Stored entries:
## start
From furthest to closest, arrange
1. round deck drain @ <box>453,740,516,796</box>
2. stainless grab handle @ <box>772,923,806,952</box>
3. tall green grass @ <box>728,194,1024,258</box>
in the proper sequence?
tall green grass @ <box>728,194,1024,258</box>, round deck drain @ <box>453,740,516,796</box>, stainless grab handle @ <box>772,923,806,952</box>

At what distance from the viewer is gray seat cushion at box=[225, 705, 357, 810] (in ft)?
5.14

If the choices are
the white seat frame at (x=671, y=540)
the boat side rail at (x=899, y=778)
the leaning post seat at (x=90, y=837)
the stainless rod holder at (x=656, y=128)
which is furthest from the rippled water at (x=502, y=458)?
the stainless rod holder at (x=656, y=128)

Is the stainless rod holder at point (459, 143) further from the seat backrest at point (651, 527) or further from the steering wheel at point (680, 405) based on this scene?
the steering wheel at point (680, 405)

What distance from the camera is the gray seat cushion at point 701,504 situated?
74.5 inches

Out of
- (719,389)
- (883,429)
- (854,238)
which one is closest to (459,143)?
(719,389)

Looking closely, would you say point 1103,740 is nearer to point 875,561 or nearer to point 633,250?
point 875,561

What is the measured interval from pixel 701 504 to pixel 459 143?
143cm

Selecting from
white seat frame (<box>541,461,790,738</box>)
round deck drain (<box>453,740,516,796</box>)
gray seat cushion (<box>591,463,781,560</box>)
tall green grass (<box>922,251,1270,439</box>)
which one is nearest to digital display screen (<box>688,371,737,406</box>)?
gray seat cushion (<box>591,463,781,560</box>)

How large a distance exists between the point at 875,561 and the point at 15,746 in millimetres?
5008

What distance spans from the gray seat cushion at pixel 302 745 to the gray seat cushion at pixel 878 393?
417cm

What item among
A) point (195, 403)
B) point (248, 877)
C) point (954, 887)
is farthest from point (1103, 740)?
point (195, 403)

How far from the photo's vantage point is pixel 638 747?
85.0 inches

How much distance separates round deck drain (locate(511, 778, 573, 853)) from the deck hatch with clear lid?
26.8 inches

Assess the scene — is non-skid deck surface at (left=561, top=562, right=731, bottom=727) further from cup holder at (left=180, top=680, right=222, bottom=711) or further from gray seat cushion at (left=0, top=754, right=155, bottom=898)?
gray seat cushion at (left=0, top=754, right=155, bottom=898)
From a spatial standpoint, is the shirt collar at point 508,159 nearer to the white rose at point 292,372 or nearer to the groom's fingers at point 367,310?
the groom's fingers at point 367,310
## end
Aim:
Repeat all entries. Match them exactly.

Correct result:
From furthest to closest, arrange
1. round deck drain @ <box>453,740,516,796</box>
2. stainless grab handle @ <box>772,923,806,952</box>
3. tall green grass @ <box>728,194,1024,258</box>
in the proper sequence?
tall green grass @ <box>728,194,1024,258</box>, round deck drain @ <box>453,740,516,796</box>, stainless grab handle @ <box>772,923,806,952</box>

At what distance from the viewer is gray seat cushion at box=[225, 705, 357, 810] (in ft)?
5.14

If the choices are
the white seat frame at (x=671, y=540)
the boat side rail at (x=899, y=778)
the leaning post seat at (x=90, y=837)
the stainless rod holder at (x=656, y=128)
which is furthest from the rippled water at (x=502, y=458)?
the stainless rod holder at (x=656, y=128)

Is the stainless rod holder at point (459, 143) further from the seat backrest at point (651, 527) or further from the steering wheel at point (680, 405) based on this scene?
the steering wheel at point (680, 405)

What distance from the camera is the gray seat cushion at point 701,504 situated?
74.5 inches

Out of
- (719,389)
- (883,429)
- (854,238)
which one is closest to (459,143)?
(719,389)

Looking closely, would you say point 1103,740 is nearer to point 875,561 or nearer to point 633,250?
point 875,561

What is the measured interval from pixel 701 504 to pixel 459 143?
143cm

Selecting from
white seat frame (<box>541,461,790,738</box>)
round deck drain (<box>453,740,516,796</box>)
gray seat cushion (<box>591,463,781,560</box>)
tall green grass (<box>922,251,1270,439</box>)
which one is nearest to digital display screen (<box>688,371,737,406</box>)?
gray seat cushion (<box>591,463,781,560</box>)

How large a distance exists between the point at 875,561 and the point at 15,746 in millimetres?
5008

What distance spans from the gray seat cushion at pixel 302 745 to the gray seat cushion at pixel 878 393?
417cm

What item among
A) point (195, 403)
B) point (248, 877)
C) point (954, 887)
is farthest from point (1103, 740)?
point (195, 403)

How far from the photo's vantage point is pixel 638 747?
85.0 inches

How much distance separates round deck drain (locate(511, 778, 573, 853)) from the deck hatch with clear lid?
26.8 inches

Assess the scene — is non-skid deck surface at (left=561, top=562, right=731, bottom=727) further from cup holder at (left=180, top=680, right=222, bottom=711) or further from gray seat cushion at (left=0, top=754, right=155, bottom=898)?
gray seat cushion at (left=0, top=754, right=155, bottom=898)
From a spatial standpoint, is the shirt collar at point 508,159 nearer to the white rose at point 292,372 or nearer to the groom's fingers at point 367,310?
the groom's fingers at point 367,310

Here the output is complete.